Seyfarth Synopsis: The Consolidated Appropriations Act, 2021 (“CAA”) contains a requirement that that group health plans may not have agreements with service providers that would restrict certain information that the plan may make available to another party (the “Gag Clause Prohibition”) and must attest on an annual basis that they are complying (the “Compliance Attestation”). After much delay, group health plans may now begin submitting their first Gag Clause Prohibition Compliance Attestation, which is due by December 31, 2023.

On February 23, 2023, the Departments of Labor, Health and Human Services, and the Treasury (the “Departments”) released new FAQs on implementing the Gag Clause Prohibition transparency requirements under the CAA. Group health plans are prohibited from entering into agreements with providers, third-party administrators (“TPAs”), pharmacy benefit managers (“PBMs”), or other service providers that that would restrict certain data and information that a plan can make available to another party.  Among other things, a plan cannot be restricted from providing provider-specific cost or quality of care information to referring providers, the plan sponsor, participants, beneficiaries, enrollees or eligible individuals.

To ensure compliance with the Gag Clause Prohibition, plans must annually submit an attestation of compliance with the law to the Departments. The Departments have now launched a website for submitting attestations and issued instructions, a system user manual, and a Reporting Entity Excel Template for plans and issuers to submit the required Compliance Attestation.

Attestation Submission Deadline

The first Gag Clause Prohibition Compliance Attestation is due by December 31, 2023, covering the more than 3-year period beginning December 27, 2020. Subsequent attestations are due by December 31 of each year thereafter.

Service Providers may Submit Attestations On Behalf of Group Health Plans

A self-insured or partially self-insured group health plan may satisfy the Compliance Attestation requirement by entering into a written agreement under which the group health plan’s service provider (such as a TPA or PBM) will attest on its behalf. However, the legal requirement to provide a timely Compliance Attestation remains with the group health plan. Thus, liability for failure to timely submit the Compliance Attestation will be enforced against the group health plan.

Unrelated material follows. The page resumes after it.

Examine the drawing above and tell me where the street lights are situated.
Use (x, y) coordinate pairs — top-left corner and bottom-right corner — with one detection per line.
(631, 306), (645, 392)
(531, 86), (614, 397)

A health insurance issuer that both offers group health insurance and acts as a TPA for self-insured group health plans may submit a single Compliance Attestation on behalf of itself, its fully-insured group health plan policyholders, and its self-insured group health plan clients.

When the health insurance issuer of a fully-insured group health plan submits a Compliance Attestation on behalf of such plan, the Departments will consider the fully-insured group health plan and health insurance issuer to have satisfied the attestation submission requirement.

A group health plan or health insurance issuer may authorize any appropriate individual within the organization, such as the plan administrator, to attest on behalf of the plan or issuer. A service provider that has been provided the authority to make the Compliance Attestation on behalf of such plan or issuer, such as a TPA attesting on behalf of its client, may authorize any appropriate personnel within the organization to make the attestation.

Exception for Excepted Benefits and HRAs

As the Gag Clause Prohibition does not apply to excepted benefits, the FAQs provide that plans offering only excepted benefits are not required to attest, and a plan otherwise required to attest is not required to attest with respect to any excepted benefits offered. Excepted  benefits  include, among other programs, health FSAs satisfying certain conditions, certain limited-scope dental and vision coverage, and certain supplemental coverage. 

The Departments will not enforce the Compliance Attestation requirement against plans that consist solely of health reimbursement arrangements (HRAs) or other account-based plans, because the plan design of such plans precludes the need to enter into agreements with providers; thus, making it unnecessary to prohibit gag clauses. In addition, HRAs and other account-based plans are typically integrated with other coverage that either is subject to the Compliance Attestation requirements or is otherwise exempt from these requirements (such as excepted benefit HRAs). Therefore, the Departments are exercising enforcement discretion with respect to HRAs (including individual coverage HRAs) and other account-based group health plans until the Departments can exempt such plans through rulemaking.

What Should You Do With This New Guidance?

We suggest that you confirm that your existing agreements with TPAs, PBMs and other service providers do not contain language that could be deemed to violate the Gag Clause Prohibition.  In addition, if your TPA, PBM or other service provider will attest on behalf your self-funded group health plan(s), we suggest that you confirm that this obligation is set forth in a written agreement.